The online appendix for CryptoGPT
CryptoGPT is a comprehensive evaluation framework for LLM-based cryptographic misuse detector

Prompts and Implementation

Figure 1 and 2 illustrate the prompt designs utilized for misuse detection and validation. These prompts guide the LLMs to execute specific functionalities precisely. Each prompt comprises a Basic Prompt for general instructions and a Formatting component for structured output. The Setting component varies for the unconstrained detection (UC) and the task-aware detection (TA), tailored to the detection configurations outlined in the relevant section.

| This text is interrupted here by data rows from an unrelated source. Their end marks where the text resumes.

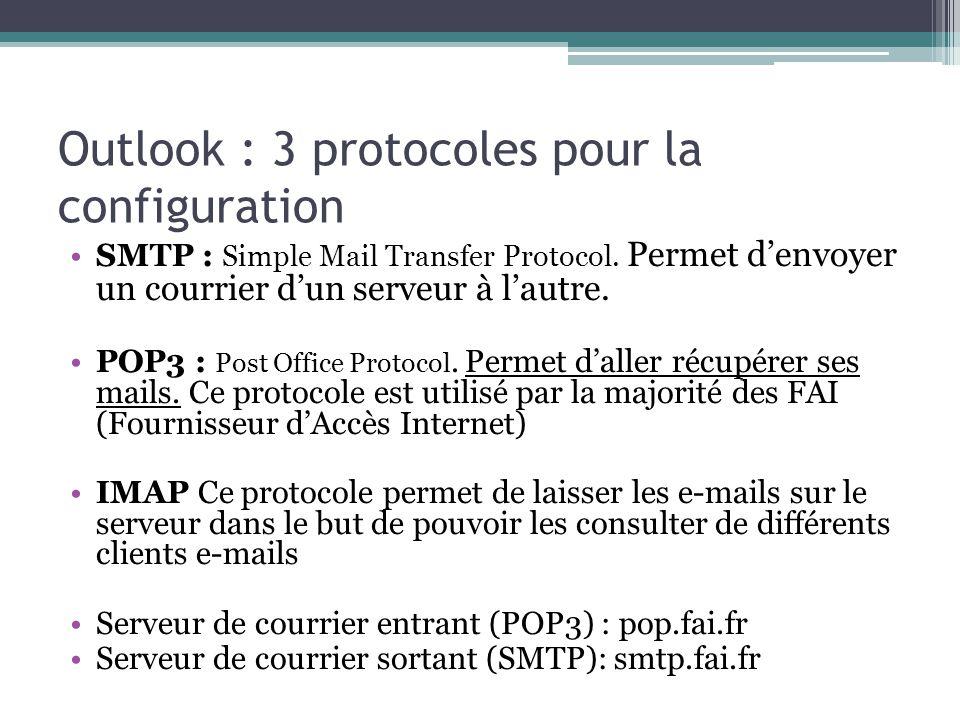Outlook : 3 protocoles pour la configuration SMTP : Simple Mail Transfer Protocol. Permet denvoyer un courrier dun serveur à lautre. POP3 : Post Offic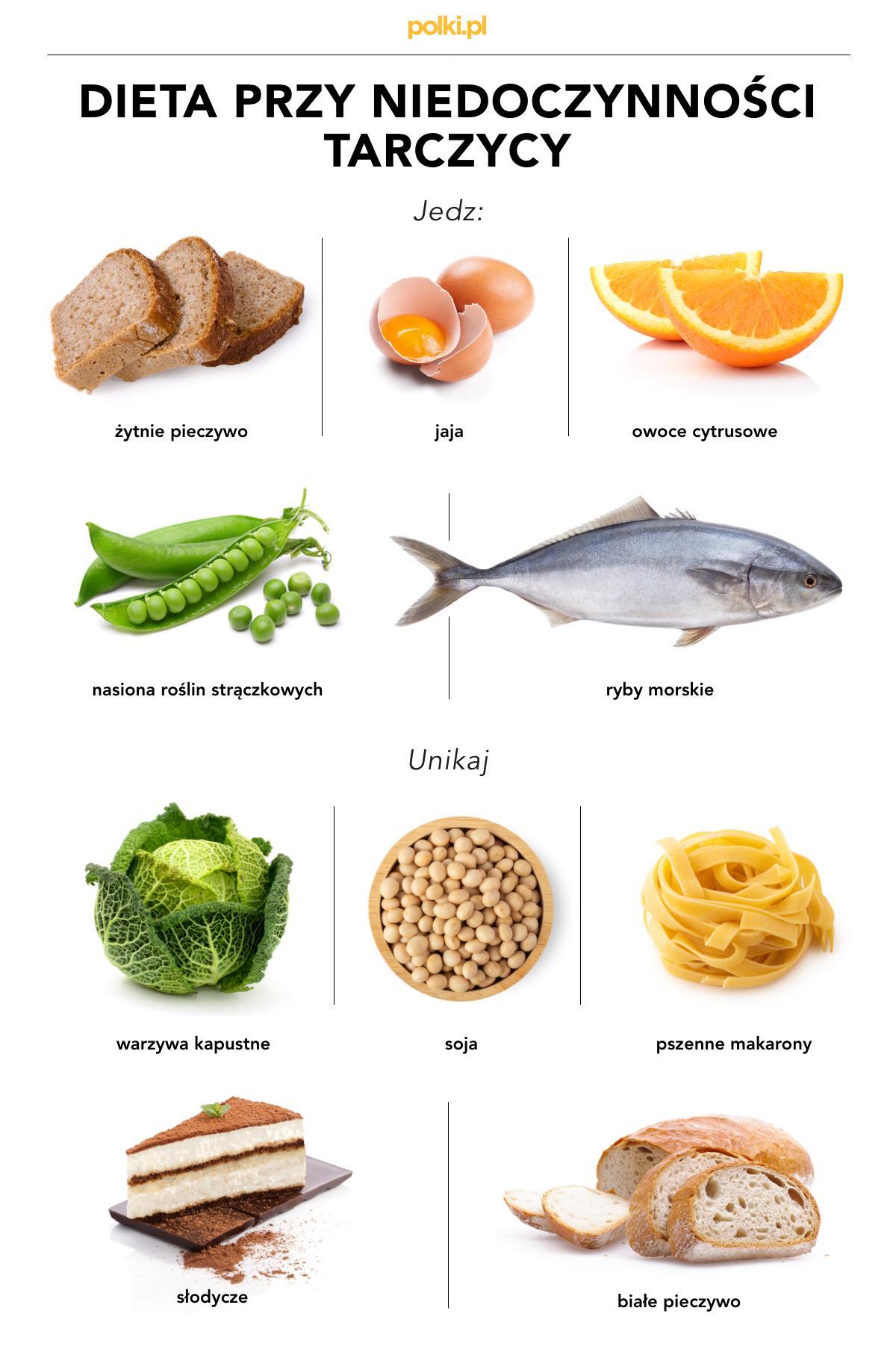 niedoczynność tarczycy dieta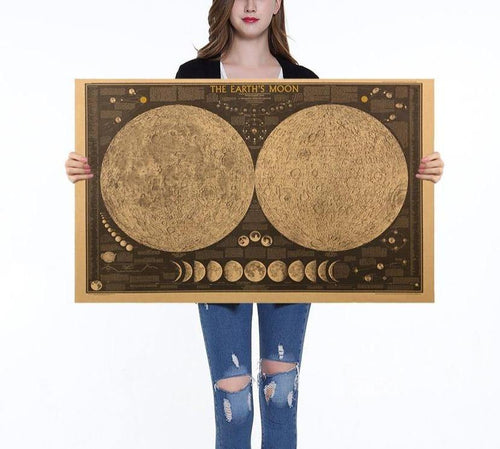 Moon Phases Poster - Decor Devotion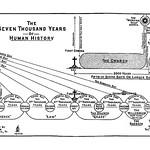 Clarence Larkin Charts(2)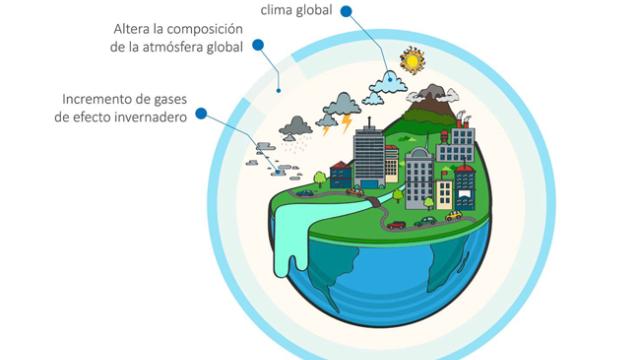 Cambio Climatico Minedu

Prompt for Misuse Detection
Figure 1: Prompt for Misuse Detection
Prompt for Misuse Validation
Figure 2: Prompt for Misuse Validation

Implementation

We list the evaluated LLMs in the table below:

Model #Parameters Training Data Context Size
GPT-3.5-turbo 175B Sep 2021 16k
GPT-4-turbo 1.7T Apr 2023 128k
Gemini-1.0-pro Unknown July 2023 128k
CodeLlama 34B July 2023 100k
DeepSeek-Coder 33B May 2023 16k

For the LLMs from OpenAI, we utilize API access to query models such as gpt-3.5-turbo-1106 and gpt-4-turbo-1106. Google's API is used for accessing the Gemini-1.0-pro model. For open-source LLMs, model weights are loaded and managed using the Hugging Face library. All experiments maintain the default settings for model hyper-parameters like temperature, ensuring consistency with prior studies on LLMs.